─── Text provided ───
Do you agree with Press Gazette’s suggestions for how the Editors’ Code needs to change? Have your say by 17 February

By Dominic Ponsford

As press owners and editors move ahead with plans to create a new "Leveson compliant" regulator in the coming weeks, ordinary journalists and members of the public have the chance to influence the Editors' Code that will underpin the work of the new body.

As recommended by Lord Leveson, the Editors' Code Committee has invited readers (for the first time) to contribute their suggestions for a new code. Thus far that public call has yet to be widely promoted – but publications will presumably put that message out in the coming weeks.
Code committee chairman Paul Dacre (pictured above) said before Christmas: "Lord Justice Leveson recognised in his report that the Editors’ Code was praised by witnesses to his Inquiry. He also recommended improvements – and the Committee is determined to meet this challenge as promptly and positively as possible."
The consultation closes on 17 February and proposals for changing the code should be sent by then to The Secretary, Editors' Code Committee, PO Box 235, Stonehouse GL10 3UF or by email to ianbeales@mac.com.
What exact form the review will take after that is not yet known. We do not know if responses will be published (they have not been in the past when the committee has carried out its annual reviews), or who exactly will decide on how (if at all) the code should be changed.
Currently the Code Committee comprises 15 editors. It has offered to change this composition in the light of Leveson to include five 'lay' members, two of which will be the chairman and director of the new press regulator.
But that offer would appear to fall short of the "Leveson compliant" press regulator which Lord Hunt tells us the industry has now unanimously agreed to create.
In his report, Leveson said that editors should play an "important" but not "decisive" role on the Code Committee, which would suggest he wants them to be in the minority.
Changes to the code may well have to wait until this particular question has been settled as the Committee may wish to have the new lay members on board before ratifying changes to the code.
Answers to this, and other outstanding questions, will be sought on 10 January when around 100 newspaper and magazine industry representatives meet to agree a "road map" to creating the new regulator.
The robustness of the Editors' Code is underlined by the fact that it came in for remarkably little criticism during the Leveson Inquiry. But here a few suggestions for how it could be improved, drawing from Press Gazette's Journalism Manifesto which we published last year:
Protection for whistleblowers:
The Editors' Code should become the Journalists' Code and it should be incumbent on all journalists – as well as all editors – to ensure that ethical boundaries are not crossed. This means that journalists who are pressured from above to break the code, without sufficient public interest defence, should have protection from disciplinary action if they blow the whistle to whatever body replaces the PCC.
A 'Hippocratic oath' for journalists:
At the heart of the new Journalists' Code should be a simple pledge, similar to the Hippocratic oath, which all journalists working for organisations covered by the new regulator must agree to sign up to. Something like this might focus the minds of journalists and editors better than a long code:
"I pledge to adhere to the Code and endeavour to produce journalism which is honest, accurate and fair."
Such a pledge could give ordinary journalists useful ammo in discussions with over-zealous news editors or editors who might want them to bend the rules.
Outlaw ad mentions in editorial:
It is not uncommon for advertisers to gain preferential mentions in editorial as a consequence of their commercial spend.
On the fringes of the consumer and B2B sectors there are whole magazines filled with 'news' articles and features which comprise paid-for advertorials masquerading as independent editorial.
─── Information provided ───
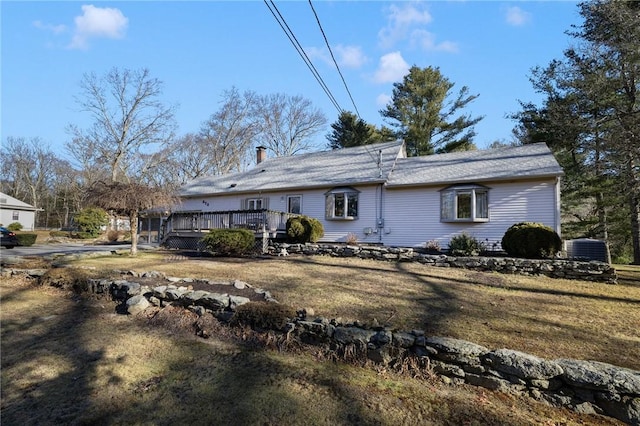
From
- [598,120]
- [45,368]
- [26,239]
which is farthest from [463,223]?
[26,239]

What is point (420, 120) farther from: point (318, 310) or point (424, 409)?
point (424, 409)

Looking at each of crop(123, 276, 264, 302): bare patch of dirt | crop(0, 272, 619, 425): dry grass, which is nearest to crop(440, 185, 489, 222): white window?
crop(123, 276, 264, 302): bare patch of dirt

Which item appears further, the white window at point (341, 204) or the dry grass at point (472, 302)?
the white window at point (341, 204)

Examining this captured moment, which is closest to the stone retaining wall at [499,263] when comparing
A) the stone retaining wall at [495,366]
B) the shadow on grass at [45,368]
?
the stone retaining wall at [495,366]

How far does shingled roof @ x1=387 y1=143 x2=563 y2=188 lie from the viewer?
12.7 metres

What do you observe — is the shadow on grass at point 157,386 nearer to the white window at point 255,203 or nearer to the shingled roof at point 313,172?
the shingled roof at point 313,172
───
## Short problem A
List every person named in the Editors' Code article.
## Short problem B
Swap "minority" for "majority" in the Editors' Code article and write out the passage starting at "But that offer" and ending at "to the code.".
These entries bear no relation to the Editors' Code article.

## Answer A
Dominic Ponsford, Lord Leveson (also called Lord Justice Leveson), Paul Dacre, Lord Hunt

## Answer B
But that offer would appear to fall short of the "Leveson compliant" press regulator which Lord Hunt tells us the industry has now unanimously agreed to create.
In his report, Leveson said that editors should play an "important" but not "decisive" role on the Code Committee, which would suggest he wants them to be in the majority.
Changes to the code may well have to wait until this particular question has been settled as the Committee may wish to have the new lay members on board before ratifying changes to the code.